Tumour heterogeneity and intercellular networks of nasopharyngeal carcinoma at single cell resolution

• Published in: Nature communications Vol. 12; no. 1; pp. 741 - 18
• Main Authors: Liu, Yang, He, Shuai, Wang, Xi-Liang, Peng, Wan, Chen, Qiu-Yan, Chi, Dong-Mei, Chen, Jie-Rong, Han, Bo-Wei, Lin, Guo-Wang, Li, Yi-Qi, Wang, Qian-Yu, Peng, Rou-Jun, Wei, Pan-Pan, Guo, Xiang, Li, Bo, Xia, Xiaojun, Mai, Hai-Qiang, Hu, Xue-Da, Zhang, Zemin, Zeng, Yi-Xin, Bei, Jin-Xin
• Format: Journal Article
• Language: English
• Published: London Nature Publishing Group UK 02.02.2021; Nature Publishing Group; Nature Portfolio
• Subjects: 38/39; 631/250/580; 631/67/1536; 631/67/2329; 631/67/327; 82/51; 96/31; Cancer; CD8 antigen; CD8-Positive T-Lymphocytes - enzymology; CD8-Positive T-Lymphocytes - metabolism; Cell interactions; Cells, Cultured; CX3CR1 protein; Dendritic cells; Dendritic Cells - immunology; Dendritic Cells - metabolism; Epstein-Barr virus; Gene expression; Head and Neck Neoplasms - immunology; Head and Neck Neoplasms - metabolism; Heterogeneity; High-Throughput Nucleotide Sequencing; Humanities and Social Sciences; Humans; Lymphocytes; Lymphocytes T; Male; Microenvironments; multidisciplinary; Nasopharyngeal carcinoma; Nasopharyngeal Carcinoma - immunology; Nasopharyngeal Carcinoma - metabolism; Science; Science (multidisciplinary); T cell receptors; T-Lymphocytes, Regulatory - immunology; T-Lymphocytes, Regulatory - metabolism; Throat cancer; Trajectory analysis; Transcriptomes; Tumor microenvironment; Tumor Microenvironment - immunology; Tumor Microenvironment - physiology; Tumors
• ISSN: 2041-1723; 2041-1723
• DOI: 10.1038/s41467-021-21043-4

The heterogeneous nature of tumour microenvironment (TME) underlying diverse treatment responses remains unclear in nasopharyngeal carcinoma (NPC).
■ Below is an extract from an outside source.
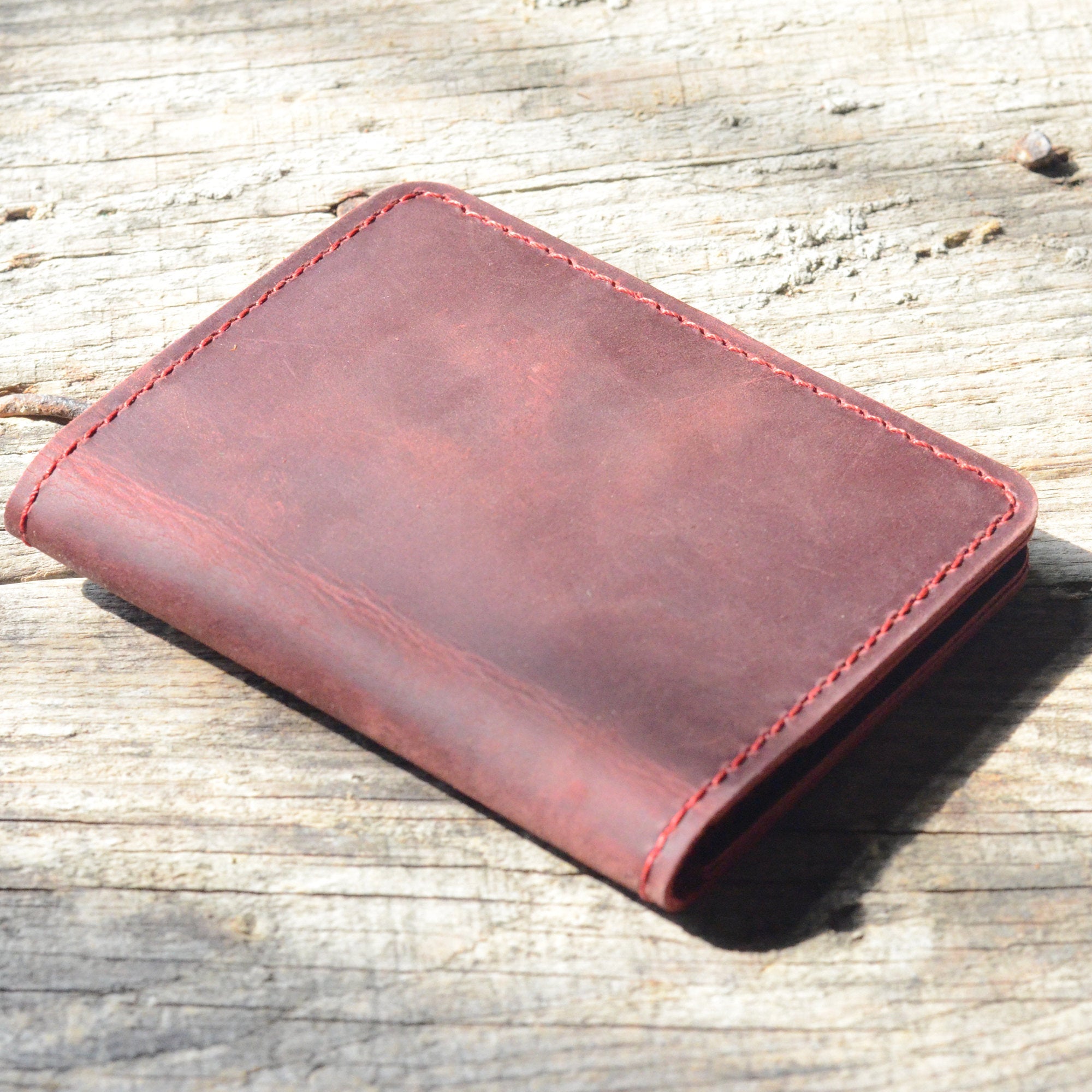 JJNUSA Bifold Wallet, Men's Minimalist Card Holder Distressed Leather Wallet | Red - JJNUSA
Here, we profile 176,447 cells from 10 NPC tumour-blood pairs, using single-cell transcriptome coupled with T cell receptor sequencing. Our analyses reveal 53 cell subtypes, including tumour-infiltrating CD8 + T, regulatory T (Treg), and dendritic cells (DCs), as well as malignant cells with different Epstein-Barr virus infection status. Trajectory analyses reveal exhausted CD8 + T and immune-suppressive TNFRSF4 + Treg cells in tumours might derive from peripheral CX3CR1 + CD8 + T and naïve Treg cells, respectively. Moreover, we identify immune-regulatory and tolerogenic LAMP3 + DCs. Noteworthily, we observe intensive inter-cell interactions among LAMP3 + DCs, Treg, exhausted CD8 + T, and malignant cells, suggesting potential cross-talks to foster an immune-suppressive niche for the TME. Collectively, our study uncovers the heterogeneity and interacting molecules of the TME in NPC at single-cell resolution, which provide insights into the mechanisms underlying NPC progression and the development of precise therapies for NPC. Nasopharyngeal carcinoma is a diverse cancer characterised by a heterogeneous microenvironment. Here, the authors use single cell sequencing to analyse the tumour microenvironment in 10 nasopharyngeal carcinoma tumours and identify different cell types including immune-suppressive T regulatory, tolerogenic dendritic, and exhausted CD8 T cells.